TEKS KUTIPAN =>
◆ ◆ ◆

Pentingnya Mitigasi Bencana Berbasis Pengetahuan Lokal
Pada 28 september 2018 silam SulawesiTengah tepatnya di Palu, Parigi, Sigi dan Donggala diguncang gempa berkekuatan 7.4 SR. Gempa itu kemudian diikuti dengan bencana dasyat lainnya yaitu tsunami, likuifaksi, downlift, banjir dan tanah longsor. Wilayah Palu, Sigi dan Donggala adalah tiga wilayah terdampak parah dengan korban lebih dari 5.000 jiwa.
Setelah bencana berlalu banyak kalangan (termasuk NGO) yang penasaran dengan riwayat bencana di wilayah Lembah Palu serta bagaimana masyarakat terdahulu menghadapinya. Prasangka ilmiah kemudian muncul dengan dugaan kuat bahwa masyarakat lokal di Lembah Palu dan sekitarnya sejak beribu tahun lalu sesungguhnya memiliki pengetahuan lokal kebencanaan, khususnya aspek mitigasi berdasarkan pengetahuan dan pengalaman nenek moyang masyarakat Suku Kaili.
Hasil riset yang dilakukan YMP Sulteng pada Maret 2019 mengenai jejak rekam kearifan lokal mitigasi bencana masyarakat Kaili di Lembah Palu dan Pesisir Pantai Barat Donggala menemukan bahwa masyarakat setempat sesungguhnya memiliki pengetahuan mitigasi bencana yang terwariskan melalui budaya “Tutura” atau cerita.

◆ ◆ ◆

DATA YANG DIBERIKAN =>
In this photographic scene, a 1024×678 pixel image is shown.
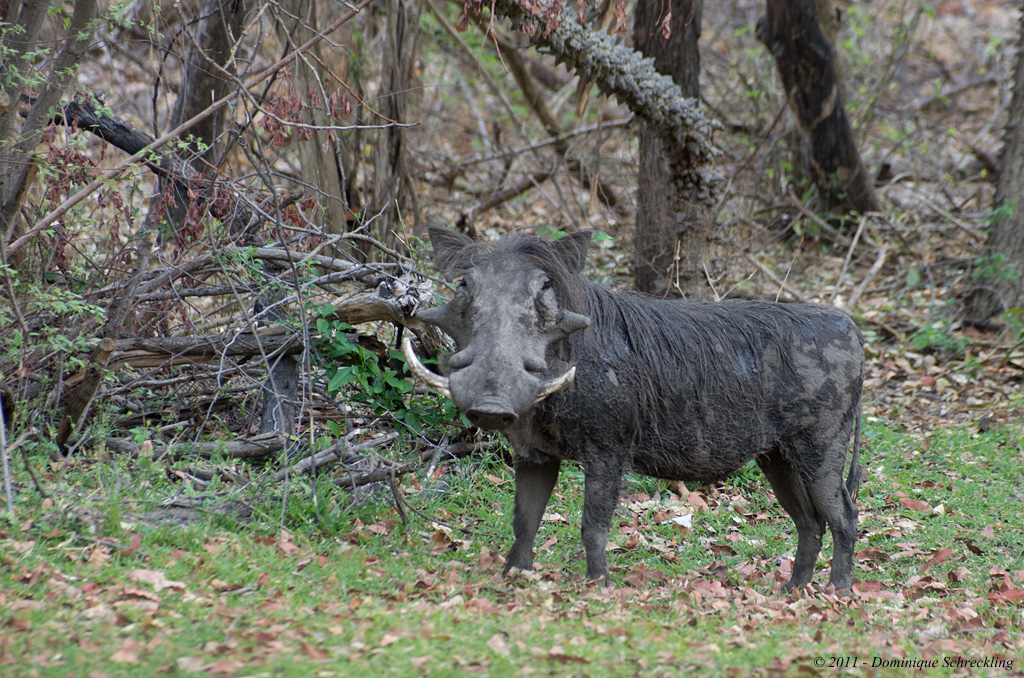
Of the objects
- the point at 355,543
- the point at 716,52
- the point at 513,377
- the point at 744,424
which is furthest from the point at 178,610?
the point at 716,52

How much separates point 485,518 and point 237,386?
1724 mm

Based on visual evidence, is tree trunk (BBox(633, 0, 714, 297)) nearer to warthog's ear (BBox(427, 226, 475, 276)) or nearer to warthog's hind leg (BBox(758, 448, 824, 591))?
warthog's hind leg (BBox(758, 448, 824, 591))

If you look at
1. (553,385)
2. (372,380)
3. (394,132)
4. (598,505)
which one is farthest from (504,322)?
(394,132)

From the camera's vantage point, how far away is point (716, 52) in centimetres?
1300

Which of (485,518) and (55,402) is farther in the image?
(485,518)

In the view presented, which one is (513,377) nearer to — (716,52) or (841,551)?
(841,551)

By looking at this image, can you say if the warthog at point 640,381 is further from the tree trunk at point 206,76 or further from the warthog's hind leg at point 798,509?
the tree trunk at point 206,76

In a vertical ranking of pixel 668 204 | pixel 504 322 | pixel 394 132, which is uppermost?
pixel 394 132

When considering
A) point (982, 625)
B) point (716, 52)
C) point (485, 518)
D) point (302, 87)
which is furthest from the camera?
point (716, 52)

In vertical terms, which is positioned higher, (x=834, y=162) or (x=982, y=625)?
(x=834, y=162)

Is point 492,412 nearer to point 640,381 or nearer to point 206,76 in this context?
point 640,381

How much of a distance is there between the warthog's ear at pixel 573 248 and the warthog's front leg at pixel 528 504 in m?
0.98

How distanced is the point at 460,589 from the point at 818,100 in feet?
27.2

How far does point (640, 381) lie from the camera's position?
4.32 m
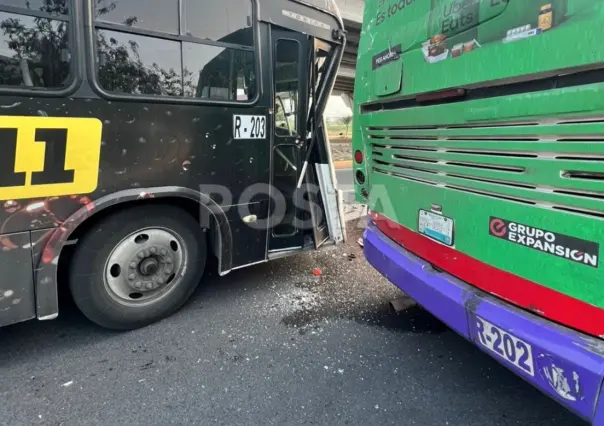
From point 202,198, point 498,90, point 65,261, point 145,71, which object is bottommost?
point 65,261

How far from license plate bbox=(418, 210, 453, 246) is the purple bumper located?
0.74 feet

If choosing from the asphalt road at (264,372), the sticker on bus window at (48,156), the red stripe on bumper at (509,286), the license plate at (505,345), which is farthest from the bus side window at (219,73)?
the license plate at (505,345)

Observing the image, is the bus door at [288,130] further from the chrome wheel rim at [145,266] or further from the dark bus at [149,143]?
the chrome wheel rim at [145,266]

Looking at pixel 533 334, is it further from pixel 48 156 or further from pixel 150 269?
pixel 48 156

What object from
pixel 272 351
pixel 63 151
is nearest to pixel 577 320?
pixel 272 351

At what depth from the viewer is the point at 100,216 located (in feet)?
10.2

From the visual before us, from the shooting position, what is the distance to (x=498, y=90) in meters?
2.08

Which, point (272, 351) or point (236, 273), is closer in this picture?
point (272, 351)

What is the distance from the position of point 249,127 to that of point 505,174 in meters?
2.19

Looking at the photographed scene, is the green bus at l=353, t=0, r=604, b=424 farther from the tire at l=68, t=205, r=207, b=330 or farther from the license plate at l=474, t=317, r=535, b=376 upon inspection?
the tire at l=68, t=205, r=207, b=330

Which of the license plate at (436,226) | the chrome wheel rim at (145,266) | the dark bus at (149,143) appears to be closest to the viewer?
the license plate at (436,226)

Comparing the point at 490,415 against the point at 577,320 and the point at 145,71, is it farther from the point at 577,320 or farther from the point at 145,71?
the point at 145,71

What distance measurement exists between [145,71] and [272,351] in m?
2.27

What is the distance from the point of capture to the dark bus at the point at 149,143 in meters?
2.66
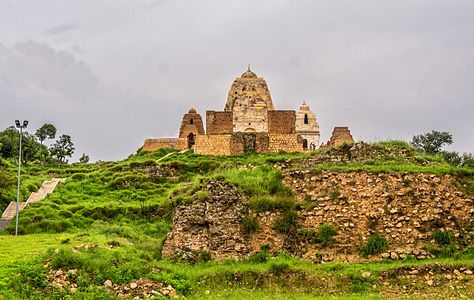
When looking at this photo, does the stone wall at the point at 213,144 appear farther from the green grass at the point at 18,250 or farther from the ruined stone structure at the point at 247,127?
the green grass at the point at 18,250

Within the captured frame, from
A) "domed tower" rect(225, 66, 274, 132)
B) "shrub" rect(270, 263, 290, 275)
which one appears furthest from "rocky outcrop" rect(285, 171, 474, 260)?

◆ ◆ ◆

RINCIAN TUGAS => Lanjutkan teks tentang mitigasi bencana berbasis pengetahuan lokal masyarakat Kaili, dimulai setelah kalimat terakhirnya.

JAWABAN TERTULIS =>
Cerita-cerita mengenai peristiwa bencana alam dimasa lampau masih tersimpan dalam ingatan masyarakat sehingga kemudian menjadi satu pengetahuan lokal mengenai tanda-tanda kapan terjadinya bencana alam, simbol-simbol atau penamaan bencana alam, membangun hunian adaptif bencana dan pengaturan tata ruang berbasis histori ancaman bencana alam.
Hasil riset disimpulkan bahwa terdapat hubungan timbal balik antara tata ruang, mitigasi dan historis kebencanaan dengan pengetahuan lokal kebencanaan yang dipraktikan dalam kehidupan sehari-hari yang dapat memberikan dampak pada rendahnya resiko akibat bencana. Benang merahnya adalah terpeliharanya kesadaran atau kearifan lokal mitigasi bencana membuat semakin siap menghadapinya sehingga semakin kecil resiko yang ditimbulkan oleh bencana itu.
Tentu, ada perbedaan antara pengetahuan lokal-tradisional dengan pengetahuan modern (ilmiah) yang mengandalkan prediksi dan kecanggihan teknologi. Ketergantungan total dengan prediksi teknologi justru terbukti keliru! Alat pendeteksi tsunami nyatanya tidak berfungsi disaat bencana (baca:genting) sehingga justru menimbulkan informasi keliru dan simpang-siur. Akibatnya ribuan orang menjadi korban dipantai Teluk Palu.
Akhirnya, pengetahuan lokal itu sampai saat ini bahkan dimasa mendatang masih sangat penting dan dibutuhkan terutama dalam mengatur tata ruang dan fungsi mitigasi. Semangat bergantung pada pengetahuan modern (ilmiah) dan teknologi kiranya ideal jika dipadukan dengan pengatahuan tradisional.
Belajar dari pengalaman mengalami bencana, maka pengetahuan mitigasi bencana memang sangat dibutuhkan oleh semua kalangan. Harapan kami pemerintah merealisasikan janji menetapkan mitigasi bencana kedalam kurikulum pendidikan nasional, khususnya di Sulteng. Agar dimasa mendatang anak cucu kita sudah mengenal riwayat bencana daerahnya sehingga memiliki kesiapan matang ketika akan menghadapi bencana gempa bumi dan bencana lainnya.
Redaksi.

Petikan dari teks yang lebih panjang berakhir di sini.